There are two basic strategies for the integration of top-down influences in the oscillator/multisource decoder architecture:
Neural oscillator models offer an interesting framework for investigating the interaction of top-down and bottom-up grouping cues. We envisage a different approach employing a three-layer architecture. Predictions from the decoder will be represented as oscillations in the highest layer of the network, and information about the grouping of features will be encoded in the lowest layer. In the middle layer, the two sources of information will interact to give a grouping decision. This project will also extend work currently in progress, which is incorporating attentional mechanisms into oscillator networks. This will allow attention to be shifted to a group of components based on a prediction of its characteristics (e.g., speech or non speech) from the multisource decoder.
The current multisource decoder framework demonstrates remarkable robustness while making minimal assumptions about the noise. However, in some circumstances we may have knowledge/models of the identity of one of the competing environmental sound sources (e.g. we may know that the environment involves two speakers). In these cases we would like to extend the multisource approach to search for the best fragment/source assignment employing models for each of the sources we believe to be present.
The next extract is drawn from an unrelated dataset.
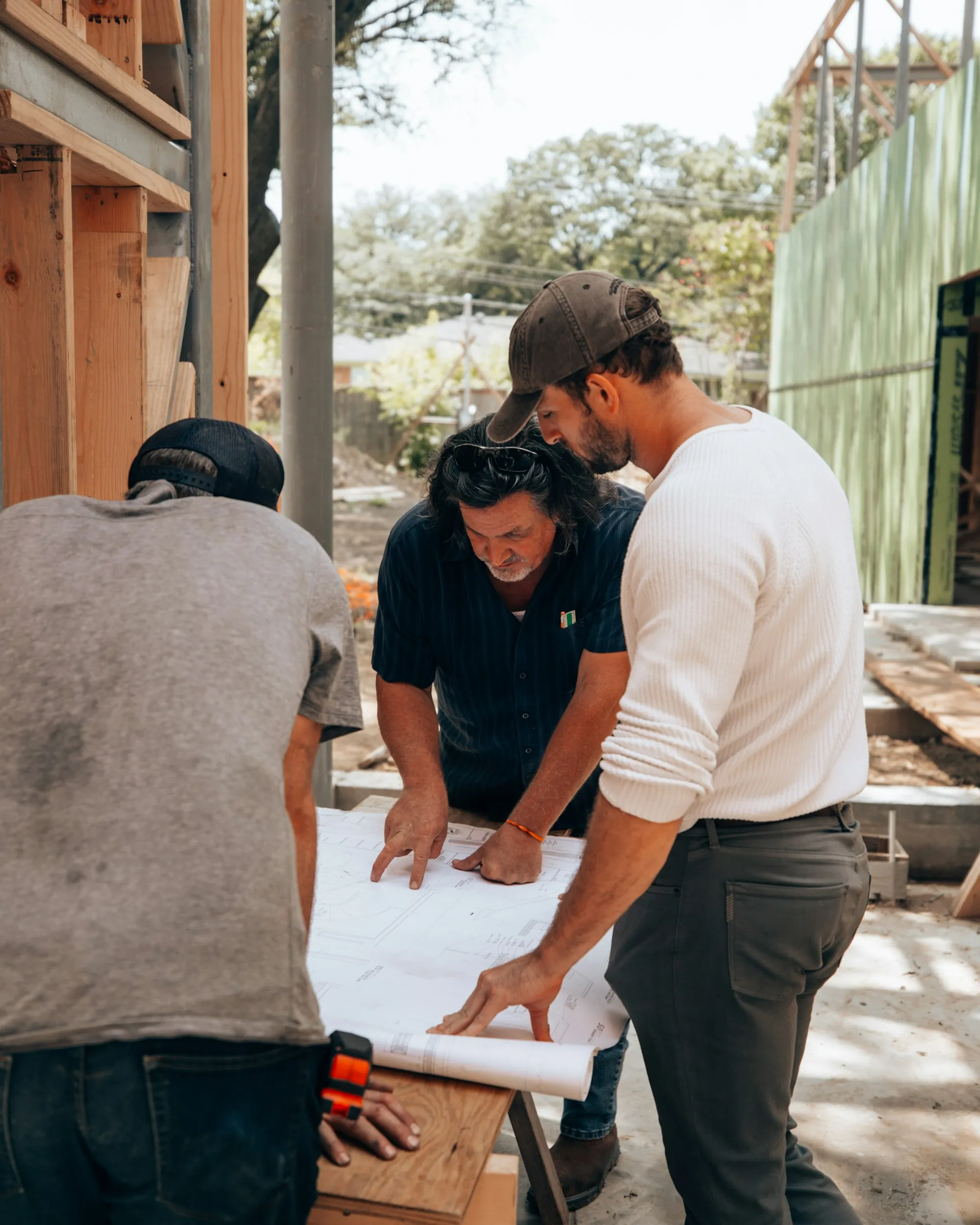 Three men looking over plans laid out on a table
The simultaneous speaker problem is particularly interesting because in conversations recorded in an otherwise clean environment there are still periods of speaker overlap that can cause serious problems for conventional recognition techniques.
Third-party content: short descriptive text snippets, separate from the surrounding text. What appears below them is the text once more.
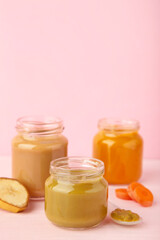 Glass jars with nutrient baby food on pink background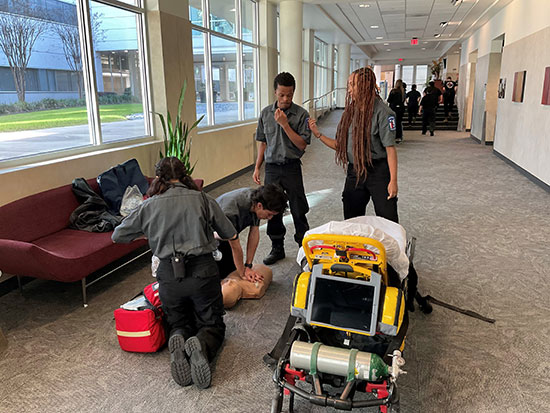 Students concentrate on refining their EMS techniques, gearing up for a skills challenge at the TXPSTA High School First Responders State Competition at Lone Star College-University Park, Feb. 24, 2024.
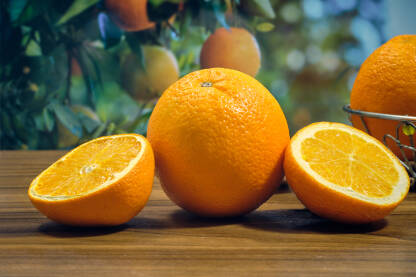 Narandže i kriške na stolu u pozadini plodovi na granama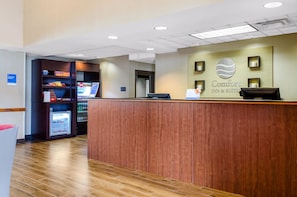 A reception desk with a sign for Comfort Inn & Suites, a vending machine, and a small refrigerator.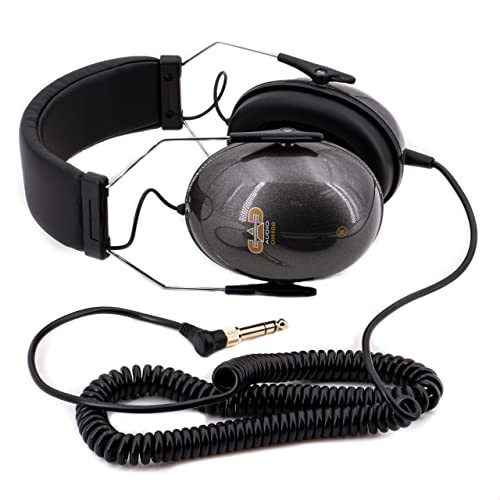 Professional studio headphones with coiled cable and large ear cups.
An alternative to having missing data masks pre-defined by primitive processes is to define them, independently, for each HMM state at each time. The optimal mask for each state can be obtained by deciding whether each frequency channel is present or missing by choosing the maximum of the positive evidence and counter evidence in that channel. One could then perform a single, conventional decoding with the likelihoods of these state-optimal masks. This would be a purely schema-driven scheme. Primitive grouping could then be re-introduced, without multisource decoding, by applying constraints on the choice of channel assignment, for instance that all channels in a primitive group must be either present or missing.
The missing data approach illustrates the degree of redundancy in a time-frequency representation of speech. We have also observed that selecting noisy estimates is typically more deleterious than omitting correct estimates. An open question is: what is the optimal strategy for selecting a subset of time-frequency points to utilise for ASR, given some estimate of the noise (and a confidence measure for this estimate)? We anticipate that an answer to this question will invoke information-theoretic criteria involving mutual information.